MPLS is a nearly 20-year-old technology. An MPLS domain is a contiguous set of Label Switching Routers (LSRs). Packets enter the MPLS domain through an ingress LSR and exit the MPLS domain through an egress LSR. A single LSR can serve as ingress for some packets and egress for others.

A Label Switched Path (LSP) provides connectivity between an ingress LSR and an egress LSR. An LSP can traverse the least-cost path or it can traverse a traffic-engineered path.

When an ingress LSR receives a packet, it assigns the packet to Forwarding Equivalence Class (FEC) and encapsulates the packet with an MPLS label stack. It then forwards the packet to the next-hop associated with the FEC.

The MPLS label stack contains one or more label stack entries. Each label stack entry contains a label, a time-to-live (TTL) indicator, a Traffic Class (TC) indicator, and a bottom of stack indicator. These data items determine how a transit LSR will process the packet. In that respect, each label stack entry is an instruction to an LSR.

When an LSR receives a packet it examines the top entry in the label stack and decrements the TTL. If the TTL has not expired, the LSR searches its Forwarding Information Base (FIB) looking for an entry that matches the incoming label.

If the LSR finds a FIB entry that matches the incoming label, the FIB entry will contain the following information:

  • Label action
  • Next-hop interface

Label actions are the following:

  • Push one or more new entries onto the label stack.

────────

BRIEF
In the MPLS passage, what four items make up each label stack entry?

GIVEN MATERIAL
────────

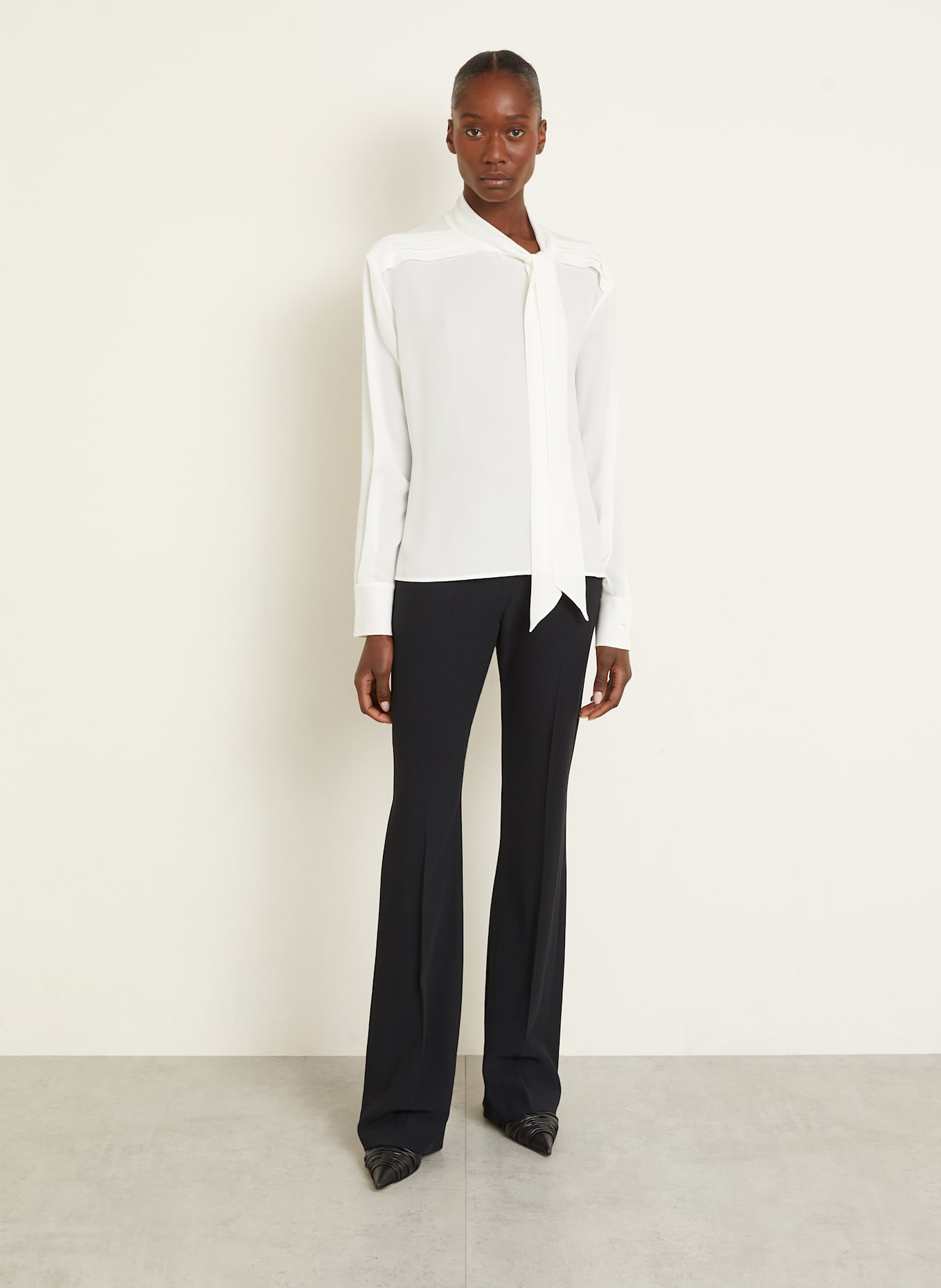McQUEEN Seidenbluse mit Schluppe: ECRU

────────

YOUR RESPONSE
A label, a time-to-live (TTL) indicator, a Traffic Class (TC) indicator, and a bottom of stack indicator.